§ **Given request**
Reproduce the article on mobile ready hero images word for word.

§ **Provided passage**

****************

Mobile ready hero images title pic_one use only

They have a silly name and seem like the kind of obscure detail no one outside of technical departments cares about, yet mobile ready hero images (that’s product images that have been optimised for mobile phones, to you and me) have become an unlikely hot potato in the world of online grocery retail.

People & companies quoted in this article

Oliver Bradley, Unilever

Dr Sam Waller, University of Cambridge

Paul Reid, GS1

Richard Stanley, Nielsen Brandbank

Debbie Wilson, Mars Petcare

Ed Bradley, Virtualstock

CCEP

Tesco

Right now, more than a 100 brand owners and retailers, including Unilever, P&G, Tesco, Asda and Carrefour, are battling it out in a working group led by global standards body GS1 to define rules and guidelines for such images.

It’s a project that has already seen a surprising amount of drama. Participants describe “a little soap opera” played out on LinkedIn and in private groups, where senior industry executives vigorously argue their case and have to be reined in by GS1 facilitators and told to be “less shouty”.

So why are mobile ready hero images so controversial? And what are the chances a common standard can be agreed?

****************

§ **Data**
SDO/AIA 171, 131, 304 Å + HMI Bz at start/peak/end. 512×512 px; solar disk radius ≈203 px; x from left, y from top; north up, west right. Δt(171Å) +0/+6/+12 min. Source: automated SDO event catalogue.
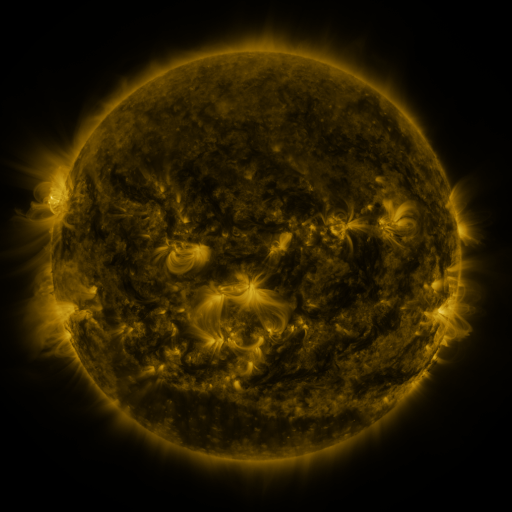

****************

§ **Solution to this problem**
Mobile ready hero images title pic_one use only

They have a silly name and seem like the kind of obscure detail no one outside of technical departments cares about, yet mobile ready hero images (that’s product images that have been optimised for mobile phones, to you and me) have become an unlikely hot potato in the world of online grocery retail.

People & companies quoted in this article

Oliver Bradley, Unilever

Dr Sam Waller, University of Cambridge

Paul Reid, GS1

Richard Stanley, Nielsen Brandbank

Debbie Wilson, Mars Petcare

Ed Bradley, Virtualstock

CCEP

Tesco

Right now, more than a 100 brand owners and retailers, including Unilever, P&G, Tesco, Asda and Carrefour, are battling it out in a working group led by global standards body GS1 to define rules and guidelines for such images.

It’s a project that has already seen a surprising amount of drama. Participants describe “a little soap opera” played out on LinkedIn and in private groups, where senior industry executives vigorously argue their case and have to be reined in by GS1 facilitators and told to be “less shouty”.

So why are mobile ready hero images so controversial? And what are the chances a common standard can be agreed?